- Born: October 11, 1950 (age 75) Bratislava, Czechoslovakia
- Occupations: Costume designer, academic
- Years active: 1970s–present

Academic background
- Education: Yale School of Drama (M.F.A.) Goodman School of Drama (B.F.A.)

Academic work
- Discipline: Costume design
- Institutions: University of California, Los Angeles University of California, Santa Barbara University of California, Merced

= Dunya Ramicova =

American costume designer

Dunya Ramicova (born October 11, 1950) is an Emmy Award-winning costume designer and distinguished professor emeritus at the University of California, Merced. At the university, she served as a founding faculty member, and was the Richard P. and Susan Kiphart Costume Designer Endowed Chair.

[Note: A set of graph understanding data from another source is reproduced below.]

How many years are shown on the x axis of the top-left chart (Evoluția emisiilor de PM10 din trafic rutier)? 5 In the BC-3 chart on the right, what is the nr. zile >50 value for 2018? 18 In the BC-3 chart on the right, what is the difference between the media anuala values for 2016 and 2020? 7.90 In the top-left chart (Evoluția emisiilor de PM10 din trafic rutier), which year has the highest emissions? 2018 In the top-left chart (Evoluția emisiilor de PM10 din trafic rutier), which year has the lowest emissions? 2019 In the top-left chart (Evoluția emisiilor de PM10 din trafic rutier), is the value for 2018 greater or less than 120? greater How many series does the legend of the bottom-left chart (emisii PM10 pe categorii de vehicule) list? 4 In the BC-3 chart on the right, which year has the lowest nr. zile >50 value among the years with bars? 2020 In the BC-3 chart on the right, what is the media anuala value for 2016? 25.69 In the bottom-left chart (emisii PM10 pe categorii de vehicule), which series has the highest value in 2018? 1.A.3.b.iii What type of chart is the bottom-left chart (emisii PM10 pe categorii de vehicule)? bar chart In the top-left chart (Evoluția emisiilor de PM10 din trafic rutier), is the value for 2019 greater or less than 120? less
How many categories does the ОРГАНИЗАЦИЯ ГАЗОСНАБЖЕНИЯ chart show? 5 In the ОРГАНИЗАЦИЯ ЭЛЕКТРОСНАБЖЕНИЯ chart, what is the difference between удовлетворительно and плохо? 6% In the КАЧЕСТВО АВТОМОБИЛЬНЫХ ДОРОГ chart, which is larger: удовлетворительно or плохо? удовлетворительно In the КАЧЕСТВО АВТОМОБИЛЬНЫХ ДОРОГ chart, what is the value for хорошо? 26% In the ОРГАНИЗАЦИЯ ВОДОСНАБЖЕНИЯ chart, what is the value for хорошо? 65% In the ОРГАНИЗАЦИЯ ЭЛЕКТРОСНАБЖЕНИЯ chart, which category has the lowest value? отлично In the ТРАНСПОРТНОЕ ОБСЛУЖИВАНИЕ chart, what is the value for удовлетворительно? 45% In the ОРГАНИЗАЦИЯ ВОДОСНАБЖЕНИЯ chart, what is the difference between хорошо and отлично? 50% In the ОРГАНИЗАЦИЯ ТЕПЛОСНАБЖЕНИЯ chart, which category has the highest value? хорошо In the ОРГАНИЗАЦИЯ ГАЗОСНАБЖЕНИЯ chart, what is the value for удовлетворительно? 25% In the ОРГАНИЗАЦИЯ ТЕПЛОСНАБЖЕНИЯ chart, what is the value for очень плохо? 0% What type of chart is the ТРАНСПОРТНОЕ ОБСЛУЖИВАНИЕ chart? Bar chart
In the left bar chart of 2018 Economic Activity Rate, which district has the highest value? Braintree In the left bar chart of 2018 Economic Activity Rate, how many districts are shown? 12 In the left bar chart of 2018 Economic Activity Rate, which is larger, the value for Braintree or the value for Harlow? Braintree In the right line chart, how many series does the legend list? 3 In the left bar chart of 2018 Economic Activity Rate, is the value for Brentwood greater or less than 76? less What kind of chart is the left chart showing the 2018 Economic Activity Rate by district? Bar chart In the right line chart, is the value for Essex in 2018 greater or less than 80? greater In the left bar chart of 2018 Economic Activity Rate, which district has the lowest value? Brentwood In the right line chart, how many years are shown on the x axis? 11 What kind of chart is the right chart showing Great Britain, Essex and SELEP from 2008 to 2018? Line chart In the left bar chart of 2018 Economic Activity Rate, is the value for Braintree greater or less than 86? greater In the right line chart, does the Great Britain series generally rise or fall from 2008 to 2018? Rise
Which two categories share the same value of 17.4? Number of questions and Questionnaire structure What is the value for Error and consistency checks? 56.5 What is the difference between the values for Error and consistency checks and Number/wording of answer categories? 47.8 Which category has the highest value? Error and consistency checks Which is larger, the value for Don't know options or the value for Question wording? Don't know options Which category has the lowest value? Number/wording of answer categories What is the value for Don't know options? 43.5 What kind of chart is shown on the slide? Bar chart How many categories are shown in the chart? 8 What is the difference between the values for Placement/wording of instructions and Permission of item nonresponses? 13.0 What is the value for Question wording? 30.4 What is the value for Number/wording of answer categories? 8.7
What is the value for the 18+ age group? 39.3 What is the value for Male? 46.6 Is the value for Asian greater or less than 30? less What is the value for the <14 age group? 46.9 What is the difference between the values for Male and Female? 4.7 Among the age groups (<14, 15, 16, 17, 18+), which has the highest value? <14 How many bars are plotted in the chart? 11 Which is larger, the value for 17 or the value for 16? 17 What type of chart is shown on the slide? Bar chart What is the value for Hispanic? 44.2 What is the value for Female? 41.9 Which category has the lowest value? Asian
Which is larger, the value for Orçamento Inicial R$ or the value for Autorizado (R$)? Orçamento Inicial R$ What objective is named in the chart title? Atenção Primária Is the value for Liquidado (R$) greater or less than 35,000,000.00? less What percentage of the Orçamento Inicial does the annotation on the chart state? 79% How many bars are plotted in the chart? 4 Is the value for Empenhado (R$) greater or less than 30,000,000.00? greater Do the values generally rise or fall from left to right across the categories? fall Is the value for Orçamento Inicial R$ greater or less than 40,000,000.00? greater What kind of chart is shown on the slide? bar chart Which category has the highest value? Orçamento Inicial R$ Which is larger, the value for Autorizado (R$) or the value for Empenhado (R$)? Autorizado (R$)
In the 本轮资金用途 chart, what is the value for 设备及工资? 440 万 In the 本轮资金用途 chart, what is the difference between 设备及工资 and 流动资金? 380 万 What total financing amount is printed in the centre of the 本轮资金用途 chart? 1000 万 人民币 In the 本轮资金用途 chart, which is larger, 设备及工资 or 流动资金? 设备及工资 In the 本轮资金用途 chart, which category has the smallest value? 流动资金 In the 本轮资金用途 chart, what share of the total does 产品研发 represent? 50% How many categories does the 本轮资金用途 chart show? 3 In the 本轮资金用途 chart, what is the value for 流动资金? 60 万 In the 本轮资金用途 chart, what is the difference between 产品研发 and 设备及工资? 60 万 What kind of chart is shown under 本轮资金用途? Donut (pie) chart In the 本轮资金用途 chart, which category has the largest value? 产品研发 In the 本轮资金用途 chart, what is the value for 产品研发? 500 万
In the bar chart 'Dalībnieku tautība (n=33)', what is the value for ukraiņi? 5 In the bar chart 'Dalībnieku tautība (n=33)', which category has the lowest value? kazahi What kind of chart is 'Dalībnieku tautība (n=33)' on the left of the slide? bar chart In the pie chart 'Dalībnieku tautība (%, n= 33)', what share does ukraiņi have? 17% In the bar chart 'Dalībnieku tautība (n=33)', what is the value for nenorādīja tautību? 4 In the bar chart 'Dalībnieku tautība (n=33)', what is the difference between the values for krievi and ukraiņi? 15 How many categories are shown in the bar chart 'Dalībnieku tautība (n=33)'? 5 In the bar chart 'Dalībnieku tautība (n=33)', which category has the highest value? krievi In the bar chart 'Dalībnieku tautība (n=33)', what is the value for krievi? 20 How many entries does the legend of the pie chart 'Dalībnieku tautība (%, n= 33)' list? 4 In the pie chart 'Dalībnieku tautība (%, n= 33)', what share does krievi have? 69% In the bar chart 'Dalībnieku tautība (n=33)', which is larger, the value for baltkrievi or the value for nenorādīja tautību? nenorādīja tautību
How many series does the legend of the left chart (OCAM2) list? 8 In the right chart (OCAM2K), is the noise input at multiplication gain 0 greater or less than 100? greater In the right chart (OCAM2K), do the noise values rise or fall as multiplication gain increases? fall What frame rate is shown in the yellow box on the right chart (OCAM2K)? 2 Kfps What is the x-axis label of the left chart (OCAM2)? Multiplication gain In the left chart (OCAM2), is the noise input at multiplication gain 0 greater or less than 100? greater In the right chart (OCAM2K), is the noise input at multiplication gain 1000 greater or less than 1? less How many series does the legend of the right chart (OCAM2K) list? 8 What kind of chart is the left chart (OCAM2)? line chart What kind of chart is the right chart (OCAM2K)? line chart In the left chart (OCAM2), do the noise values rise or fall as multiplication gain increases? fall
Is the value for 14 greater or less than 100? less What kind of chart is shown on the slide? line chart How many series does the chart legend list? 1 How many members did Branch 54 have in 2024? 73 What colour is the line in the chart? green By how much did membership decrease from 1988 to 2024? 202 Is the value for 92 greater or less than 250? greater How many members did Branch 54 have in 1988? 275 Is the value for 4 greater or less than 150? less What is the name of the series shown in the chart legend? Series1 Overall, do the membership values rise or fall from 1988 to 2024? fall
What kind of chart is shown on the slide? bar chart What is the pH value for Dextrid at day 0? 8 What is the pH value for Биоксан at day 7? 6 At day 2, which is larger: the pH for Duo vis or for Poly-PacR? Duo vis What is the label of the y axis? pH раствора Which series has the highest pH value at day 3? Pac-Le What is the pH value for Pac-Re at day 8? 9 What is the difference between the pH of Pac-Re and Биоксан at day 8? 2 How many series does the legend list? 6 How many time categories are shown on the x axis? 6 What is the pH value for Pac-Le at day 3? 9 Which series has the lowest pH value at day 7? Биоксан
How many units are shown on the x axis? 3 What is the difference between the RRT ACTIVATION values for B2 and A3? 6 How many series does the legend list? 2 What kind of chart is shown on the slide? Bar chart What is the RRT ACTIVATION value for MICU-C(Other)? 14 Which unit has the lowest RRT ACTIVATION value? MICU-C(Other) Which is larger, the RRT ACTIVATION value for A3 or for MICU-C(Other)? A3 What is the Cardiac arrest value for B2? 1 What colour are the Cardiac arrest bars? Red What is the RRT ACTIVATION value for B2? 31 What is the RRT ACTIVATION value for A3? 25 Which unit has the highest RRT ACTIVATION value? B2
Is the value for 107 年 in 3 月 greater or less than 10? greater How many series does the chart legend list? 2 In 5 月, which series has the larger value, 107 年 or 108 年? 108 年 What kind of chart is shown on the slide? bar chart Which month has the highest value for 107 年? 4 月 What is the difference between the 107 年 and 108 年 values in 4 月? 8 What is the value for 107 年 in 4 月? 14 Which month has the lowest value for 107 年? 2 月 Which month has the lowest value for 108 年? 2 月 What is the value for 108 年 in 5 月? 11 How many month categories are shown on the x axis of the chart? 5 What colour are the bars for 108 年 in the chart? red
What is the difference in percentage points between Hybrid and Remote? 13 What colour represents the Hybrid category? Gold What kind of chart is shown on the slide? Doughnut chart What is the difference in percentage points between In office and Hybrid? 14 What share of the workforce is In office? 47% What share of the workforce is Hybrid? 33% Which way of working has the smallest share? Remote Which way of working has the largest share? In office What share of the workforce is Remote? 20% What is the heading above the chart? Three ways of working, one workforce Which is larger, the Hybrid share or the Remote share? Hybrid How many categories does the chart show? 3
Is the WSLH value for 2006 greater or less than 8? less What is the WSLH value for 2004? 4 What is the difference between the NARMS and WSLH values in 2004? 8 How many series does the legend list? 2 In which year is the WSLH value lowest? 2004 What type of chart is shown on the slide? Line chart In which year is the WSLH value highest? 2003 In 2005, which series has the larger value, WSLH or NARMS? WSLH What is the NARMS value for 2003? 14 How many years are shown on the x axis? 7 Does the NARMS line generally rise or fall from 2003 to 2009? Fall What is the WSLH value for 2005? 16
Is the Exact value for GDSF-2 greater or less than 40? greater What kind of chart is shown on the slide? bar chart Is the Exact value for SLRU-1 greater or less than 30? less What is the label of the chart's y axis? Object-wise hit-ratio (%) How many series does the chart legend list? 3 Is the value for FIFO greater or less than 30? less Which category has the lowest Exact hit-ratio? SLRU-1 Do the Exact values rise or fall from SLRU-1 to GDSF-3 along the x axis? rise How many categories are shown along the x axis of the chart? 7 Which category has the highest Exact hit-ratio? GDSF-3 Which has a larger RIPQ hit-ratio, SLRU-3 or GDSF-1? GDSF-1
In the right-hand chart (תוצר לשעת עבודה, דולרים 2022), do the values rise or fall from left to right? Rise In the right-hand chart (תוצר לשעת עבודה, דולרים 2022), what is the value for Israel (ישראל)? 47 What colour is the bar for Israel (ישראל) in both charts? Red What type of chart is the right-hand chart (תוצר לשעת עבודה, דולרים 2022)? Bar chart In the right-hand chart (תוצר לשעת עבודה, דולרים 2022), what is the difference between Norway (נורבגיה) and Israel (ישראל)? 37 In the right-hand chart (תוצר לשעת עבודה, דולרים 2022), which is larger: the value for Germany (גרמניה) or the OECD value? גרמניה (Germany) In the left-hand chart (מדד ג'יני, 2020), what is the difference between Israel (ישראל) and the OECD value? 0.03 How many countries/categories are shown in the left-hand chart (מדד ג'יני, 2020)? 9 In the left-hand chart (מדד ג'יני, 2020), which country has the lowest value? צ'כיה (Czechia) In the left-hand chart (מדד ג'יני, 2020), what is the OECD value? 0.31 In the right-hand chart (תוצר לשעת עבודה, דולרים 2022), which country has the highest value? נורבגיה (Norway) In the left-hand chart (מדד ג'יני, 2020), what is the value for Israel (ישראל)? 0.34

==Ear;y life and education==
Ramicova was born in Bratislava, Czechoslovakia on October 11, 1950. She immigrated to the United States in 1968, and studied at the Goodman School of Drama and the Yale School of Drama.

==Career==
Ramicova built a career designing costumes for over 150 productions at major opera houses, theaters, and performing arts venues worldwide, including the Metropolitan Opera, Royal Opera House, and San Francisco Opera.

In 2014, she donated a collection of over 2,000 of her drawings and costume designs to the University of California, Merced, which would become the Dunya Ramicova Costume Design Collection. They compose her life's wok, and were digitized into the Online Archive of California.